Un nuovo incontro nella Commissione parlamentare d’inchiesta sul Covid si è svolto, ma l’assenza delle opposizioni è stata nuovamente evidente. Dopo la controversa scelta della scorsa settimana di non partecipare, il clima di disinteresse continua a prevalere, eccezion fatta per il capogruppo del Partito Democratico, Francesco Boccia, che ha presenziato per “cortesia istituzionale” in vista dell’audizione di un testimone designato dal suo partito, il presidente dell’Autorità Nazionale Anticorruzione, Giuseppe Busìa.
Nel corso della seduta, Boccia ha ripetuto le motivazioni di protesta dell’opposizione, denunciando un presunto “uso politico” della Commissione, che, a suo avviso, si è trasformata in un “plotone di esecuzione”. Il tema centrale del dibattito riguardava gli appalti mega concessi durante l’emergenza sanitaria, nei quali, come sottolineato da Busìa, è venuta meno la trasparenza a causa della normativa emergenziale che ha escluso i controlli esterni.

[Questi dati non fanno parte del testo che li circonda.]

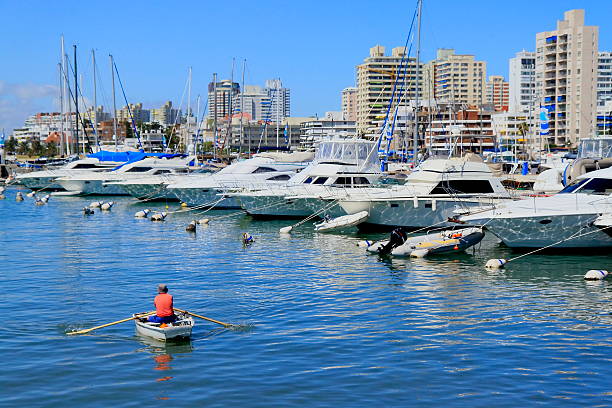 Contrasts: Simple fishing boat and fancy yachts in the port of Punta del Este, Uruguay.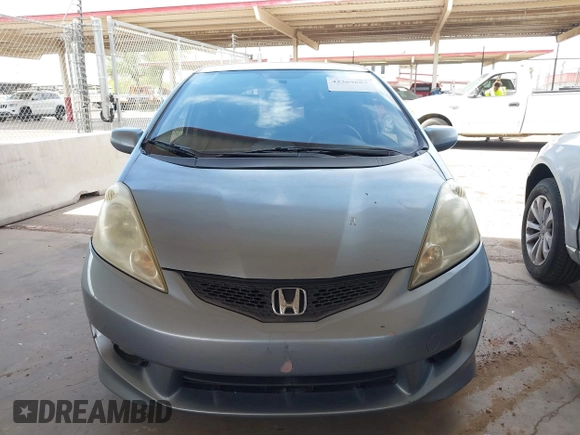 2011 Honda Fit Sport z VIN JHMGE8H54BC021562, wystawiony jako IAAI lot #42369683 z przebiegiem 176 212 mil mil oraz . Historia ofert i sprzedaży dostępna na DreamBid. Obrazek 6.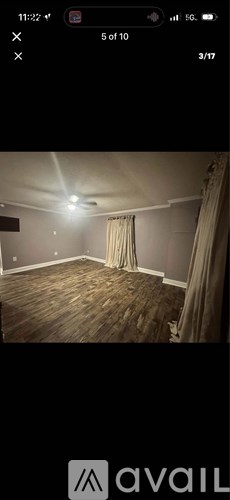 A room with wooden flooring and a curtain.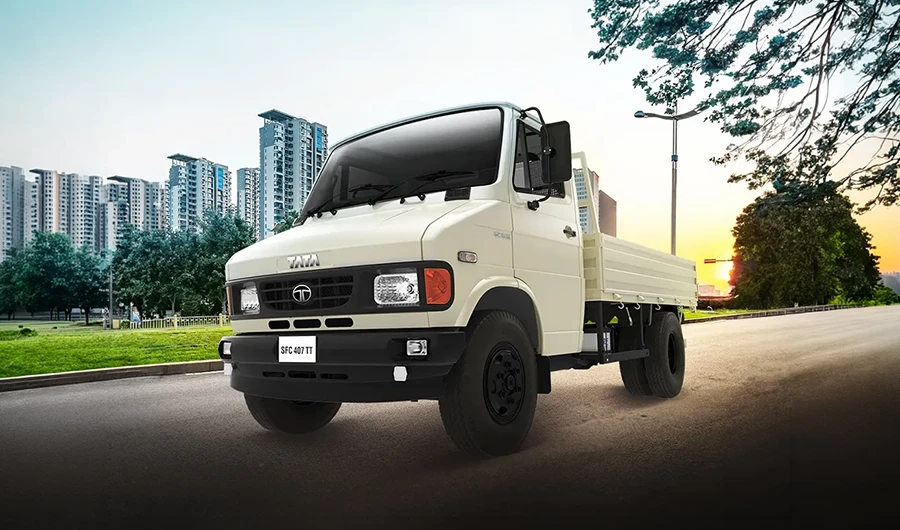 Cream-colored Tata SFC 407 TT light commercial truck parked with city skyline in background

La reazione di Fratelli d’Italia è stata decisa: accusano le forze di opposizione di cercare di “insabbiare” la verità, mentre i Movimenti 5 Stelle hanno contestato la maggioranza per le “lezioni inaccettabili” sulla lotta all’anticorruzione. Durante un acceso scambio di opinioni, a tal punto che la seduta è stata temporaneamente sospesa, Boccia ha rilanciato le preoccupazioni riguardo all’impiego di interlocutori esterni alla Commissione per le audizioni, così come lo svolgimento di sessioni al di fuori del Parlamento.
Boccia ha quindi lanciato un appello chiaro: finché non ci sarà una risposta scritta dai presidenti di Camera e Senato, l’opposizione non tornerà a partecipare regolarmente ai lavori. In caso contrario, ha avvertito, si procederà a rivolgersi al presidente della Repubblica.
La risposta del presidente della Commissione, Lisei, non si è fatta attendere: ha dichiarato che tutte le obiezioni sollevate hanno già ricevuto una risposta, indipendentemente dalla loro recepibilità.
In sintesi, la discussione resta fortemente polarizzata, con ogni schieramento che accusa l’altro di mancanza di trasparenza e di intenti diversi da quelli dichiarati, mentre l’attenzione pubblica si concentra sulla gestione degli appalti durante una delle fasi più critiche della pandemia.